* _Opdrachten_
1/ In welke richtlijn staat volgens het tekstfragment meer informatie over het stimuleren van een veilige gehechtheidsrelatie met het pleegkind?
2/ Noem alle auteurs die in het tekstfragment worden aangehaald.

* _Tekstfragment_

* * *

Ondersteuning bij het opbouwen van een gehechtheidsrelatie

De pleegzorgbegeleider kan de pleegouders het belang van een veilige gehechtheid uitleggen (psycho-educatie) en hun adviseren hoe zij een veilige gehechtheidsrelatie met het pleegkind kunnen stimuleren. Meer informatie hierover staat in de Richtlijn Problematische gehechtheid voor jeugdhulp en jeugdbescherming.

Ondersteuning bij het opvoeden van een pleegkind met een trauma

Naast specialistische hulp is het belangrijk extra aandacht en ondersteuning te geven aan een pleegkind met een trauma in de dagelijkse leefomgeving. Kennis bij pleegouders over trauma en trauma-sensitief opvoeden is zeer belangrijk. Zo leren de pleegouders realistische verwachtingen te hebben over het zorgen voor een pleegkind met een traumatische klacht . Bath (2008) en van Grisven en Holdorp (2015) achten de volgende vijf elementen bij een trauma-sensitieve opvoeding van belang:

  • Een veilige omgeving creëren. Het is voor deze kinderen belangrijk dat ze zoveel mogelijk invloed en controle kunnen uitoefenen op hun omstandigheden.

  • Positieve relaties met anderen stimuleren. Deze kinderen hebben hier vaak moeite mee. Contact versterken en stimuleren met belangrijke personen uit het bestaande of nieuwe netwerk zijn hierbij erg belangrijk.

* * *

* _Gegevens_

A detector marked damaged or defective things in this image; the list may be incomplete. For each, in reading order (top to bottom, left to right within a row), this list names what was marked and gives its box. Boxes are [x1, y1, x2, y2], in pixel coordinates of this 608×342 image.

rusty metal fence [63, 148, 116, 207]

* * *

* _Resultaten per opdracht_
1/ In de Richtlijn Problematische gehechtheid voor jeugdhulp en jeugdbescherming.

2/ Bath, van Grisven en Holdorp.